Lauréline Fontaine : L’incertitude c’est « l’ennemi à abattre ». Cela est issu du cheminement historique du capitalisme. Dans une société de droit construite depuis la sortie du Moyen-Âge autour de la protection du commerce et des échanges, la vérité a progressivement acquis le statut d’une nécessité sociale : elle exclut par elle-même l’incertitude et produit la confiance nécessaire au maintien et au développement des échanges. On en trouve constamment le témoignage aujourd’hui, comme quand le délégué général du Conseil National des Centres Commerciaux déclare récemment à l’Agence France Presse que « l’incertitude est l’ennemi de la confiance et de la consommation ».
L’incertitude n’exclut pas tout à fait le « mensonge ». Si, par le « vrai », on entend provoquer l’adhésion – puisqu’il devient presqu’impossible de remettre en cause ce qui est ainsi affirmé – il s’agit surtout qu’il participe de réduire l’espace de l’incertitude. Le « vrai » n’est donc pas tout à fait la véritable boussole, ce sont les conditions de sa production qui la constituent surtout, dans une société qui s’affiche comme centrée autour de l’accord de tous, ou au moins du plus grand nombre : c’est le sens d’une démocratie fondée sur l’élection plutôt que sur le sort. Ce qui compte c’est de s’accorder, pas de dire la vérité.
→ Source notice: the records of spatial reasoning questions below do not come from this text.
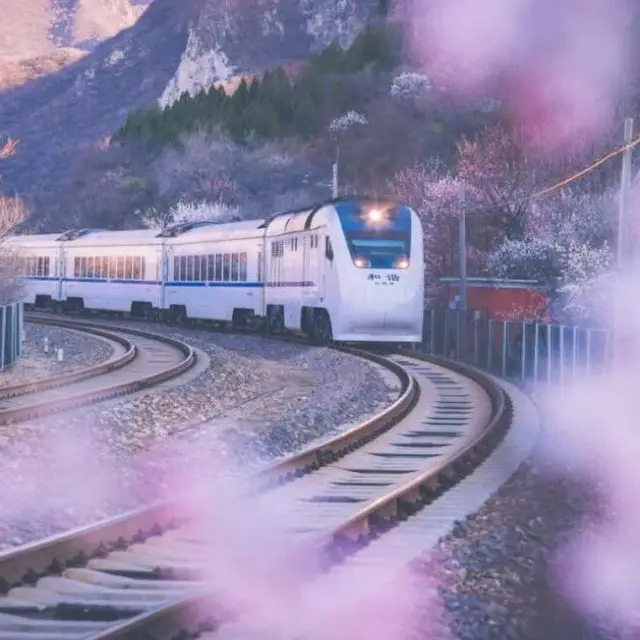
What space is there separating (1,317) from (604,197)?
20.4 meters

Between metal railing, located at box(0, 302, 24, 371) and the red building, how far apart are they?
1219cm

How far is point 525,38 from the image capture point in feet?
217

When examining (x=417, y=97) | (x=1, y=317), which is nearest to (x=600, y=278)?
(x=1, y=317)

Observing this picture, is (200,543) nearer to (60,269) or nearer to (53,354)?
(53,354)

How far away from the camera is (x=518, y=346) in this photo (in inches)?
1113

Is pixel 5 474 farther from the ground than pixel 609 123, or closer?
closer

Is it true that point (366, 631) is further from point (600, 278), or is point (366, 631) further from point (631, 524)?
point (600, 278)

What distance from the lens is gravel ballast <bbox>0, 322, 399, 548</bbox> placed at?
11.0m

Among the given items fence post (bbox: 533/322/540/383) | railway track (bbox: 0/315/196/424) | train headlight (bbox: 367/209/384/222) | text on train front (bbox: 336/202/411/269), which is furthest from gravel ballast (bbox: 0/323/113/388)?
fence post (bbox: 533/322/540/383)

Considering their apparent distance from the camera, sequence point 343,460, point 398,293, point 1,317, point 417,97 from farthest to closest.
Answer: point 417,97
point 398,293
point 1,317
point 343,460

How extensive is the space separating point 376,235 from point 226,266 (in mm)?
9330

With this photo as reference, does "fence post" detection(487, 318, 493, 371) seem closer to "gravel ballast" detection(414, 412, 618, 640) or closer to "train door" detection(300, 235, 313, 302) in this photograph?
"train door" detection(300, 235, 313, 302)

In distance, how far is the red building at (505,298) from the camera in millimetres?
33344

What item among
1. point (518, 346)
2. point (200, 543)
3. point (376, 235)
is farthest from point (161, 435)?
point (518, 346)
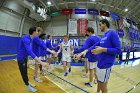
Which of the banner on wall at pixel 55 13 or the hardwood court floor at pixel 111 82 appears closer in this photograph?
the hardwood court floor at pixel 111 82

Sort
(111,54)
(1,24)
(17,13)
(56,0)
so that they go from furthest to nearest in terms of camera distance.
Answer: (56,0)
(17,13)
(1,24)
(111,54)

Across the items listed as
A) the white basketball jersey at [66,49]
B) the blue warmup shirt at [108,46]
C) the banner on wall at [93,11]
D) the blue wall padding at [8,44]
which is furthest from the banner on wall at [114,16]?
the blue warmup shirt at [108,46]

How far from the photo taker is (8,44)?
12.2 meters

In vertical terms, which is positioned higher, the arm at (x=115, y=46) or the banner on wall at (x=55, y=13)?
the banner on wall at (x=55, y=13)

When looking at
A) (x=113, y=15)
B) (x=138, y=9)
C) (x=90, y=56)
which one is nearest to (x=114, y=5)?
(x=113, y=15)

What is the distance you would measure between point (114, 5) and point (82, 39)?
482 cm

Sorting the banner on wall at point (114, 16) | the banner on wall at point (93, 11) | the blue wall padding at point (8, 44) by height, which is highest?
the banner on wall at point (93, 11)

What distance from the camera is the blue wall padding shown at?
11.2 meters

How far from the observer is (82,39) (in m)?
18.5

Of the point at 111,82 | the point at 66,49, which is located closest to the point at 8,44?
the point at 66,49

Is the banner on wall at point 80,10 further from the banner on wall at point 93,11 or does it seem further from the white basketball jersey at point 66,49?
the white basketball jersey at point 66,49

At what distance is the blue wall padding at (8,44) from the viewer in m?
11.2

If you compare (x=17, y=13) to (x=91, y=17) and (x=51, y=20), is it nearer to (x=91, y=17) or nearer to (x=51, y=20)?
(x=51, y=20)

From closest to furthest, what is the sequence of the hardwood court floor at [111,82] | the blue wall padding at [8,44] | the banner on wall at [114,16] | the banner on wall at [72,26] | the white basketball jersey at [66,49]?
the hardwood court floor at [111,82] < the white basketball jersey at [66,49] < the blue wall padding at [8,44] < the banner on wall at [72,26] < the banner on wall at [114,16]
Le plus grand nombre peut ainsi très bien se satisfaire d’un mensonge – c’est-à-dire une non correspondance avec une réalité – qui prend alors les allures d’une vérité « sociale ». Il est d’ailleurs difficile de l’établir car cela suppose d’une part de pouvoir définir sans discussion la vérité, ce qui n’est pas possible, et de soulever des lièvres sur lesquels on s’est précisément mis d’accord, implicitement, pour qu’ils rassemblent.
Ce qui compte ce n’est donc pas tant de savoir ce qu’est le vrai ou la vérité, ce à quoi s’essaient les philosophes depuis toujours, mais de comprendre ce que son invocation produit ou est destinée à produire, et quels sont les enjeux de la diction et de la production et des conditions de production – d’un discours considéré comme « vrai ». Historiquement, on est ainsi passé d’une structure politique qui exigeait souvent des sujets qu’ils disent, d’une manière ou d’une autre la vérité (par l’aveu ou sous la torture), à un système institutionnel – comprise la société civile – qui entend s’appuyer sur une vérité objective dont il entend minimalement maîtriser la production, comme l’illustre l’édiction de règles sur les fausses nouvelles ou la définition institutionnelle de l’intégrité scientifique.
Il n’est pas certain que l’apparent souci perpétuel de vérité que l’on tend à constater aujourd’hui partout dans l’espace social – qu’illustrent par exemple les opérations multiples de fact-checking consistant à dévoiler le caractère « vrai » ou « faux » des affirmations et discours de personnalités publiques – et qui en ferait un élément essentiel de la démocratie, participe effectivement du bien-être social. Ce souci de la vérité participe plus d’une forme de consensus – qui se fissure néanmoins de partout – que de bien-être.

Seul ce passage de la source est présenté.